● **ASSIGNED TASK**
Make a verbatim copy of the entries below; pictures stay out.
(SUPPLIED MATERIAL Opens)
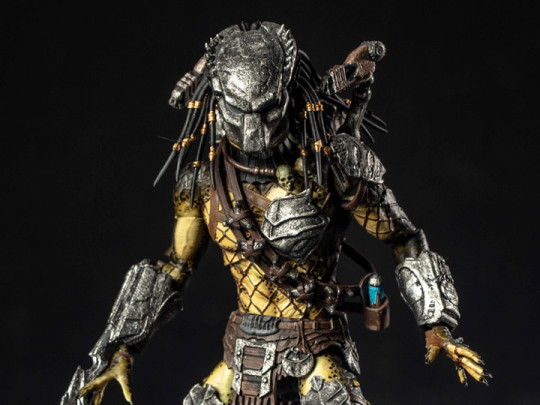 Exquisite Mini Alien vs. Predator: Requiem Wolf Predator PX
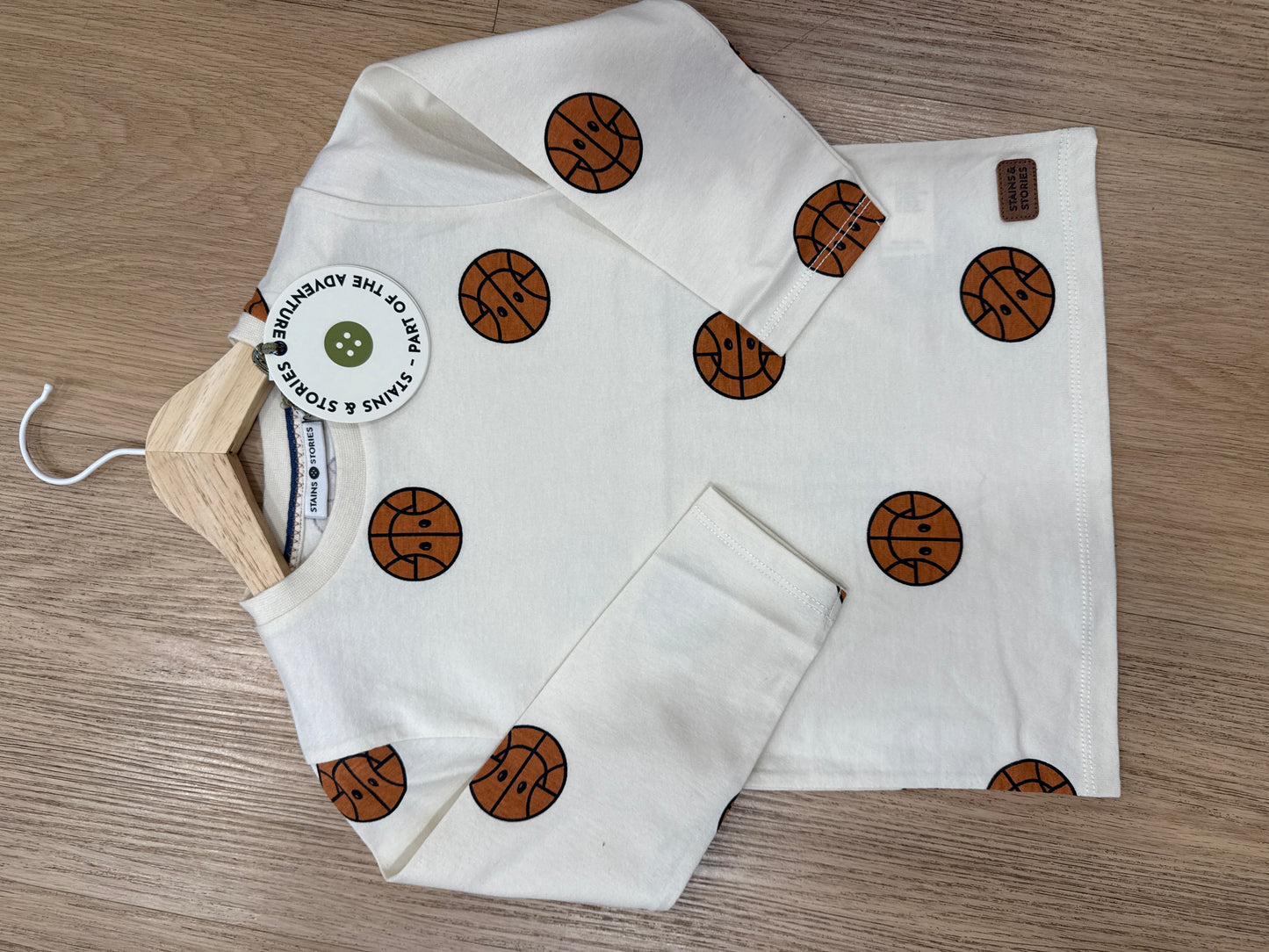 T-shirt bimbo basket babyface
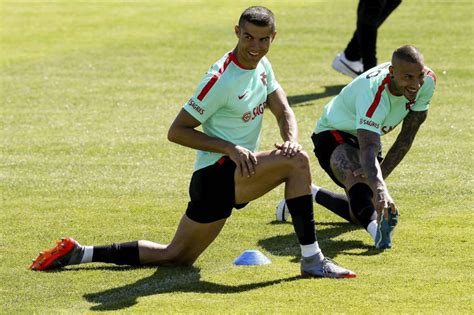 Futbolista estirando antes de un partido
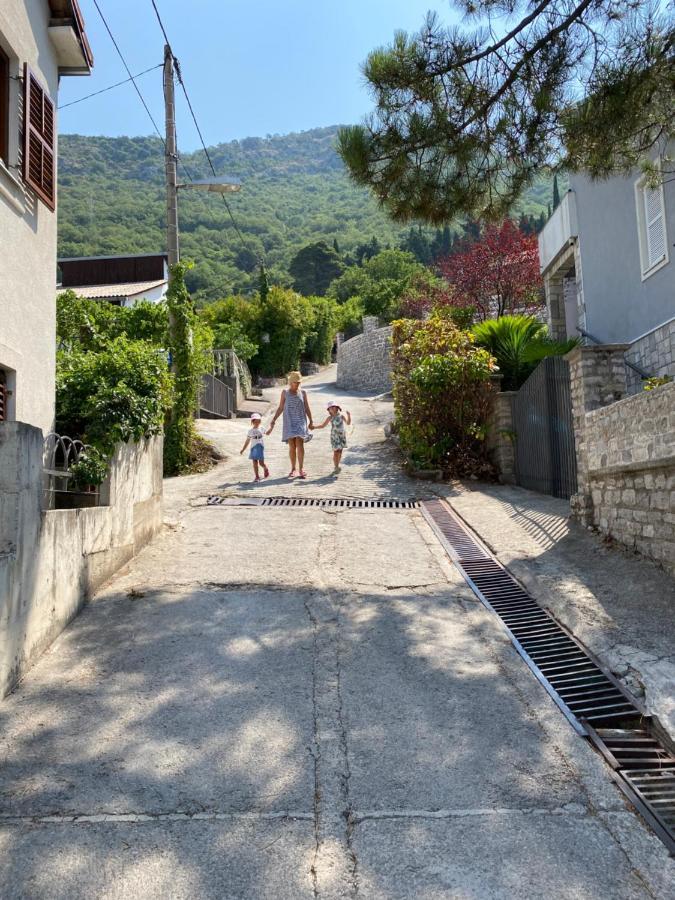 Apartman Irena Tivat Exterior foto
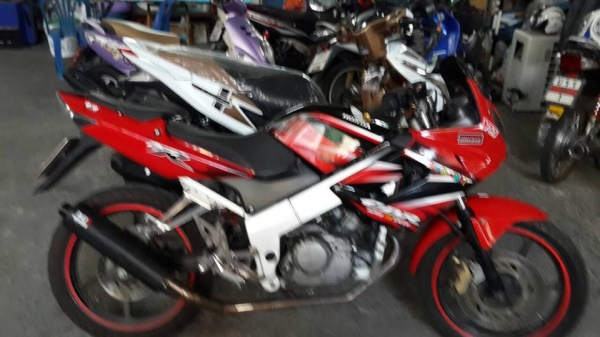 ขาย Honda CBR 150 R ปี 46 ล้อแม็ก เครื่องดีเดิมๆไม่หลวม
(SUPPLIED MATERIAL Closes)
● **RESULT OF THIS EXERCISE**
 Exquisite Mini Alien vs. Predator: Requiem Wolf Predator PX
 T-shirt bimbo basket babyface
 Futbolista estirando antes de un partido
 Apartman Irena Tivat Exterior foto
 ขาย Honda CBR 150 R ปี 46 ล้อแม็ก เครื่องดีเดิมๆไม่หลวม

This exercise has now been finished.